Tourists flee bomb-hit Egyptian resort

Hundreds of foreign tourists packed their bags and flew home from the Red Sea resort of Sharm el-Sheikh yesterday after three bombs killed scores of people in the worst attack in Egypt since 1981. Busloads of tourists, many sunburt and toting scuba...

Hundreds of foreign tourists packed their bags and flew home from the Red Sea resort of Sharm el-Sheikh yesterday after three bombs killed scores of people in the worst attack in Egypt since 1981.

Busloads of tourists, many sunburt and toting scuba diving gear, streamed off buses at the Sharm al-Sheikh airport for flights back to European capitals.

Egyptian police stepped up roadblocks around the town at the southern tip of the Sinai peninsula and detained 93 people who might have information about the bombers.

Security officials said the attackers used 500 kilogrammes of "highly explosive materials" inside two car bombs and a suitcase.

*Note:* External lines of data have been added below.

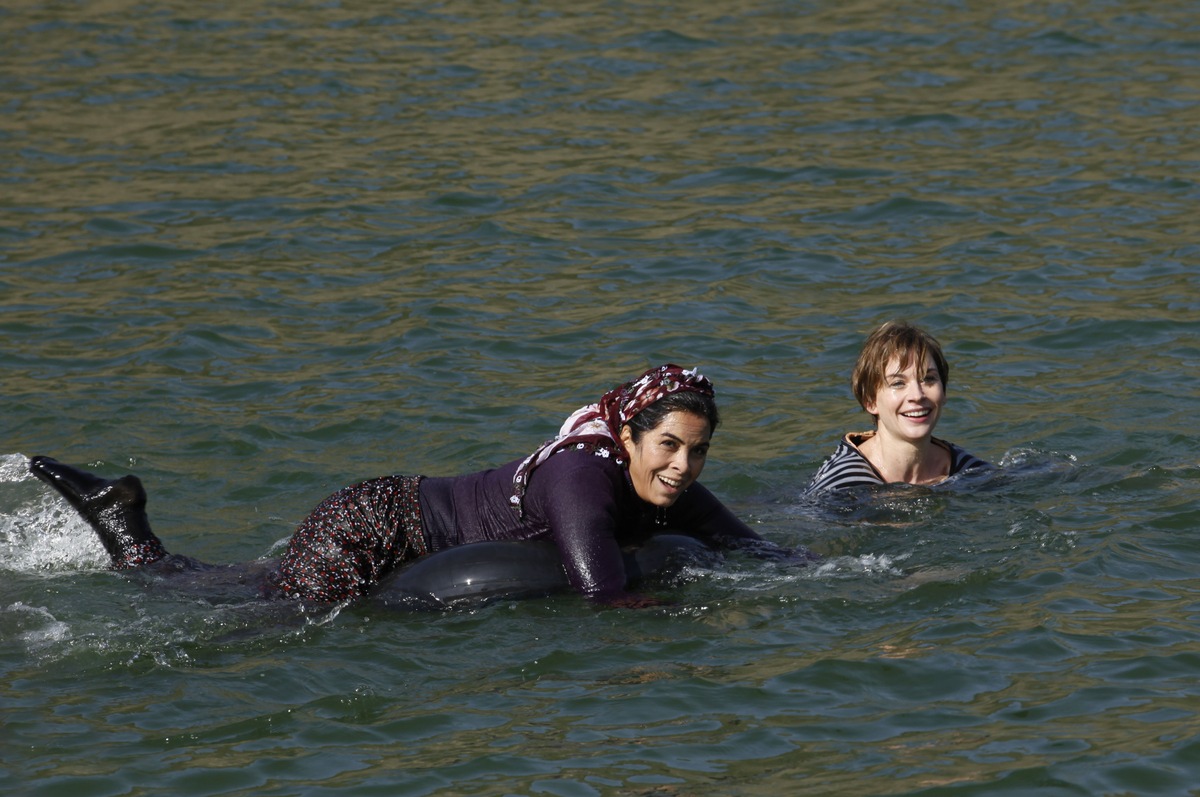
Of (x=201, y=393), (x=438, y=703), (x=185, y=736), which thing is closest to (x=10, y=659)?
(x=185, y=736)

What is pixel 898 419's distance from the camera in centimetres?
892

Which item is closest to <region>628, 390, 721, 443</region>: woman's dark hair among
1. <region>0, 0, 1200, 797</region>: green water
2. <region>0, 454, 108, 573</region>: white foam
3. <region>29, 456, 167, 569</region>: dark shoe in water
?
<region>0, 0, 1200, 797</region>: green water

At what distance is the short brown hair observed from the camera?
876 cm

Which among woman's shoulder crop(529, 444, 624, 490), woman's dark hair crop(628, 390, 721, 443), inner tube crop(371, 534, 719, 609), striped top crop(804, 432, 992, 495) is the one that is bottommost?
inner tube crop(371, 534, 719, 609)

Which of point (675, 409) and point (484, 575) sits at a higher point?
point (675, 409)

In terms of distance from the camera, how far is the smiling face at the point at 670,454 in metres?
7.50

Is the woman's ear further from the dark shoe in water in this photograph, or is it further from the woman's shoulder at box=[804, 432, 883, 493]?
the dark shoe in water

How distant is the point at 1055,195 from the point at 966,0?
23.7ft

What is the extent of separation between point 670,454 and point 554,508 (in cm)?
57

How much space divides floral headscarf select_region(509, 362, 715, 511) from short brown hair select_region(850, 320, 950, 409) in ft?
4.96

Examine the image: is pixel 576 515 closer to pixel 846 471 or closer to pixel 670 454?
pixel 670 454

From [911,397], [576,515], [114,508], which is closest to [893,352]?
[911,397]

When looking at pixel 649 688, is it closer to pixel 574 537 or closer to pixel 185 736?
pixel 574 537

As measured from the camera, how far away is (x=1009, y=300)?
41.3 ft
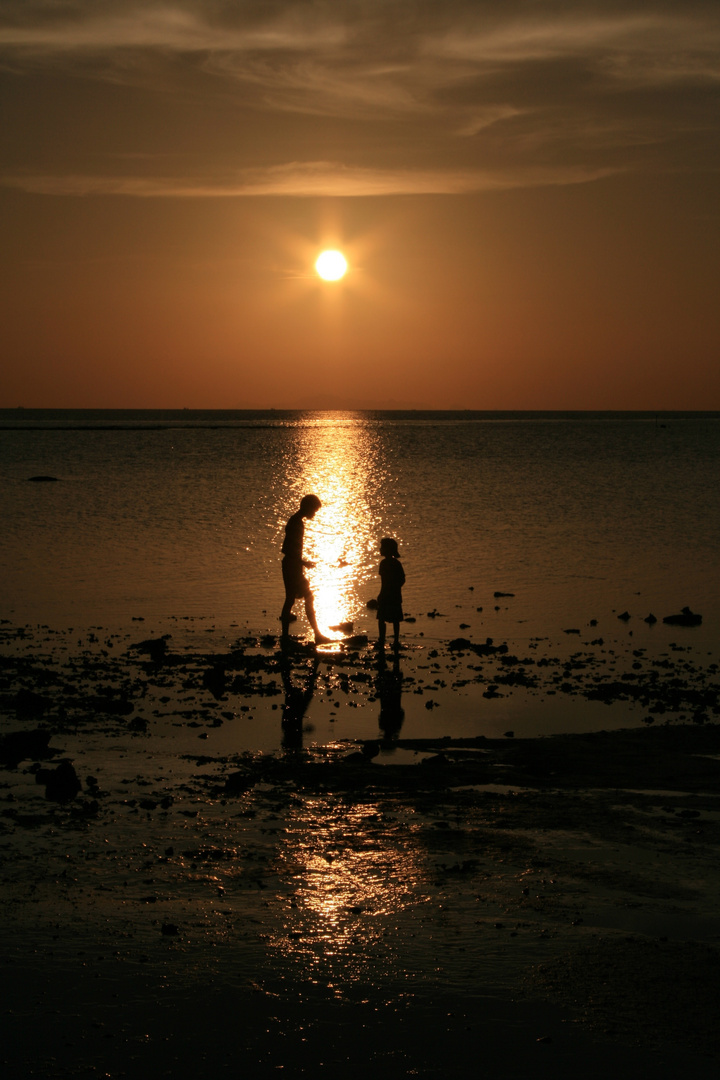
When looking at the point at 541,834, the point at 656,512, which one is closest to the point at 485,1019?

They said more than half of those explosives were packed inside a car that ripped through Sharm's old market. The second car levelled the front of the luxury Ghazala Garden hotel.

Officials believe the group behind the bombs probably had links with those who attacked hotels in Sinai last year in which 34 people were killed. Officials also gave conflicting figures for the number of casualties. An official source in Sharm el-Sheikh said the death toll was 88, but Minister of Health MohamedAwad Tag el-Din told Egyptian television yesterday that 63 died. Most of the dead are Egyptians, but among the victims were seven non-Egyptians, including a Czech and an Italian, the Tourism Ministry said. The nationalities of the others were not clear. Officials were struggling to identify 34 of the victims, a spokeswoman said.